#### Exercise objective
Write out the data word for word and omit every picture.

#### Records to process
◆ ◆ ◆
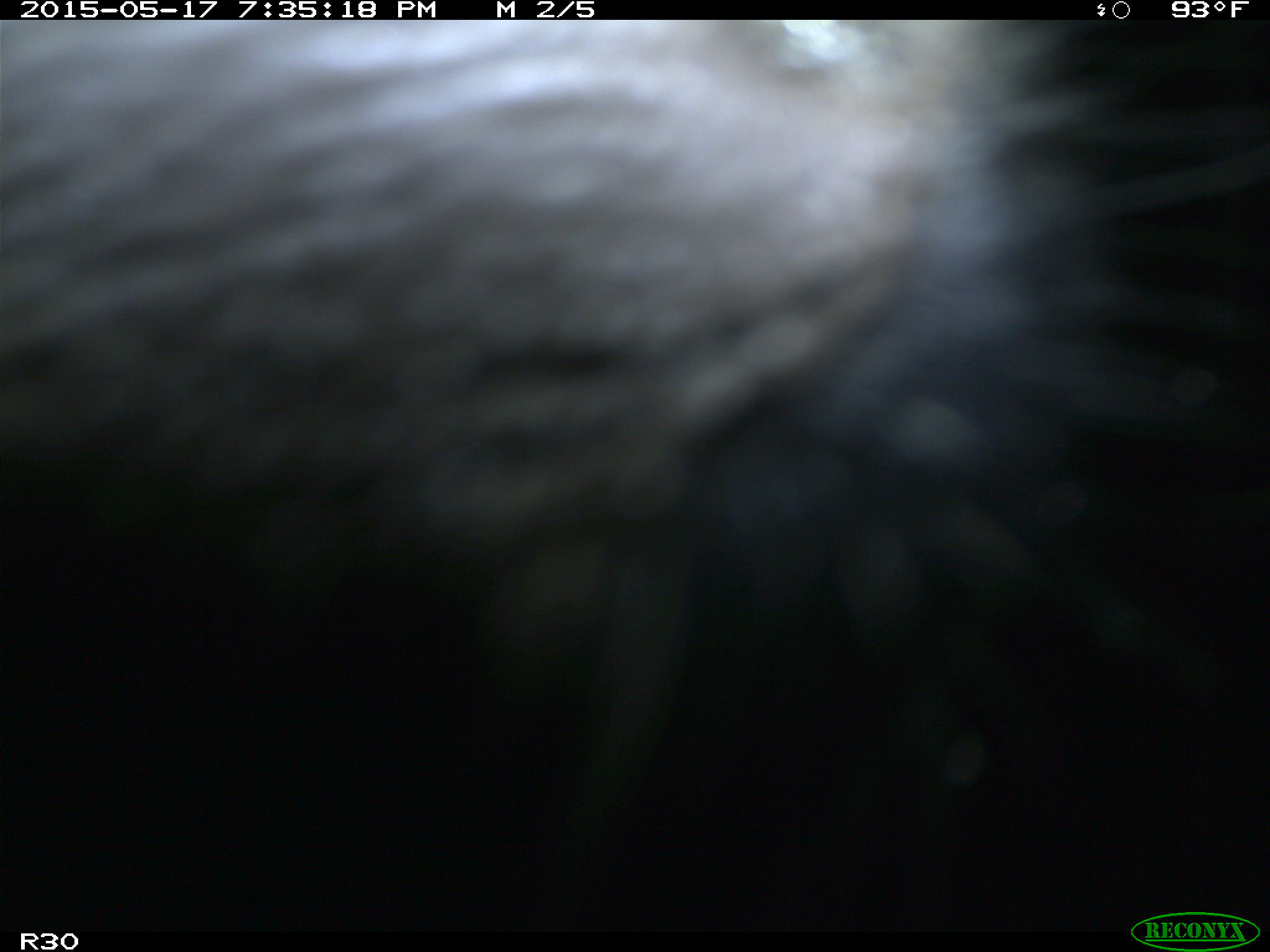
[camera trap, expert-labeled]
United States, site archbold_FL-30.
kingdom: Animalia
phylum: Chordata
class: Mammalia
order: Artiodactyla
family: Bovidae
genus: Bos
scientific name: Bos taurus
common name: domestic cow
◆ ◆ ◆
#### Expected answer
[camera trap, expert-labeled]
United States, site archbold_FL-30.
kingdom: Animalia
phylum: Chordata
class: Mammalia
order: Artiodactyla
family: Bovidae
genus: Bos
scientific name: Bos taurus
common name: domestic cow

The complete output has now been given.